Dès lors, pour continuer le processus, le psychanalyste n'a de choix que de donner une autre acception à la résistance : elle est qualifiée de "comportement infantile" et de "résistance à la nouveauté", et se trouve ainsi valorisée comme un progrès dans la thérapie. Le patient se trouve, étape par étape du processus de désagrégation de son psychisme, de plus en plus pieds et poings liés au psychanalyste. Ce dernier est vu comme une "autorité, à qui le psychanalysé donne toute liberté de le conduire dans les strates les plus inférieures de sa conscience. Il est vrai que l'on rencontre, dans la mystique traditionnelle, ce processus de descente, comme par exemple dans "La Divine Comédie" de Dante ou l'exposé des "Trois Sciences" du Bouddha. Ritualisée dans l'initiation, cette "descente ad-infernis" vise à "épuiser" les tendances inférieures, comme l'égoïsme, et toutes les perversités. Il s'agit alors de les "éteindre" et non de leur redonner vie pour renforcer l'impression d'ego, comme le fait la cure psychanalytique.

 

Ce grief est le principal défaut de la psychanalyse : on peut lui reprocher d'opérer un "revival" ou une évocation (quasi-ritualisée, et même ritualisée de manière inversée - d'où le caractère proprement satanique de la technique de Freud) des traumatismes et des sous-personnalités du passé, conduisant à un effet obsessionnel (et même possessionnel) sur la conscience du psychanalysé.
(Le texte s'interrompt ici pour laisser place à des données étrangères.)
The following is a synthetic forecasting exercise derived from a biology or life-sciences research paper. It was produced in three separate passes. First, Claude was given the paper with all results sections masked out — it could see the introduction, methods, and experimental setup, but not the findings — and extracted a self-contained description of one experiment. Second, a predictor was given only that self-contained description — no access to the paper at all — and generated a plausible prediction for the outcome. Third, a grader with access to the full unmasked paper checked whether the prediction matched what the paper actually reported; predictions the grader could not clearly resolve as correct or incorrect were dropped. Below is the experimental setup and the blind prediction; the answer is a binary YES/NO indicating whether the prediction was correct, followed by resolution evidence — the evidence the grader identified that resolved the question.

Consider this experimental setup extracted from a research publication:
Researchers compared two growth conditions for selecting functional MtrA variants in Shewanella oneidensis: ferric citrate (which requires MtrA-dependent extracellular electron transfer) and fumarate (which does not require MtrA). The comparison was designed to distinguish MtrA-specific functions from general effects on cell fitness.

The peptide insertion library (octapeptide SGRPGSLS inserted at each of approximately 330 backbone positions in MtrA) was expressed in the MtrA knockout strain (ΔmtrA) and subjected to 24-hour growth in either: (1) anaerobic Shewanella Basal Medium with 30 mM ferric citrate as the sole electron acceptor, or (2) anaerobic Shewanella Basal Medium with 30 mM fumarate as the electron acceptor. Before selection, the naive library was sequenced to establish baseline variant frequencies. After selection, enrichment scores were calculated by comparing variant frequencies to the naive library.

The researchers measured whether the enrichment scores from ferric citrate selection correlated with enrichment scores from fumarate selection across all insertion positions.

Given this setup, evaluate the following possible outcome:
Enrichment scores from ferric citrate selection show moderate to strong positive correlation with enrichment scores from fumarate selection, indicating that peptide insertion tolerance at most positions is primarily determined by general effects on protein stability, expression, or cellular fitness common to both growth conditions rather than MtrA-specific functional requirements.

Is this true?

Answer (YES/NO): NO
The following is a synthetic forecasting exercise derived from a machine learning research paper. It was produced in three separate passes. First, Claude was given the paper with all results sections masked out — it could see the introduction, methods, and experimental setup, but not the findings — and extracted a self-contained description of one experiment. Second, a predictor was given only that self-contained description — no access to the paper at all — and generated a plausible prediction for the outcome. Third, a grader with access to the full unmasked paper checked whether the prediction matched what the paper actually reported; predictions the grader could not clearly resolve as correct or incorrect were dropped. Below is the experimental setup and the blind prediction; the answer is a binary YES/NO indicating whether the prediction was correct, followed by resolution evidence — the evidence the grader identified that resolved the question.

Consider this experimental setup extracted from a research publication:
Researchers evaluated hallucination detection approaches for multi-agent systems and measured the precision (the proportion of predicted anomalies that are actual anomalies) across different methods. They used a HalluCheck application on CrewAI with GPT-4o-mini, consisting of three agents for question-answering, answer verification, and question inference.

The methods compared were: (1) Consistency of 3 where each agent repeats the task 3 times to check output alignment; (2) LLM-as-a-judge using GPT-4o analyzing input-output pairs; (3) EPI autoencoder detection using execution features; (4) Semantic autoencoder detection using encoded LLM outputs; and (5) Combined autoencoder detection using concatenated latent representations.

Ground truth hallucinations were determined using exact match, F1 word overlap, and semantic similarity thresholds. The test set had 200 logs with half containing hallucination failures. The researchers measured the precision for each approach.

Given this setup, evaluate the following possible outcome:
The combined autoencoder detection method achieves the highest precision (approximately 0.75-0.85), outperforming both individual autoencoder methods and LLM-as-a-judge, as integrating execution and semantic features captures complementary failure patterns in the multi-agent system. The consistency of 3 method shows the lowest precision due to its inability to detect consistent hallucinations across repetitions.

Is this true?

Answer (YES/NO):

Ne se trouvent plus valorisées que les expériences négatives, avec leur charge émotionnelle elle aussi négative. Si on ajoute que le but avoué de ce rite est de renforcer l'impression d'ego, on ne peut conduire qu'à un caractère "inversé" de la psychanalyse, dont l'objectif est finalement la mort psychique du sujet. Orienté sur les mémoires traumatiques, illusionné par une impression de moi reconstruite sous l'influence perverse du psychanalyste, le psychanalysé est alors apte à se soumettre à toutes les conditions aliénantes du matérialisme moderne, puis à se tourner vers les spiritualismes contemporains. La psychanalyse se révèle, comme le notait René Guénon, une porte d'entrée dans le spiritisme, dont il est un des aspects pseudo-thérapeutiques, ou la théosophie, devenue de nos jours le "new-age". Une étude plus approfondie permet de conclure à une négation des arcanes du monothéisme, la psychanalyse visant directement le prophétisme abrahamique, pour en invalider la valeur.  

 

 

C'est là que s'opère toute la distinction entre le Naïkan et la psychanalyse. Le Naïkan est un processus de valorisation des conditions positives de l'existence. Sur cette base, le praticien est amené à se libérer de la notion d'ego, qui l'entrave et le limite, puis à expérimenter les "états supérieurs" (lumineux) de la conscience, sources de libération ultime. La psychanalyse vise, en sens inverse, à produire un individu matérialiste, imbu de son ego fantasmatique, pour l'orienter vers les "états inférieurs" (ténébreux) de la conscience et les mémoires morbides qui y résident. C'est là ce qui distingue une religion d'une contre-religion, une initiation d'une contre-initiation, le mystique véritable du spiritualisme, la spiritualité authentique du satanisme et la liberté ultime de l'enfermement matérialiste.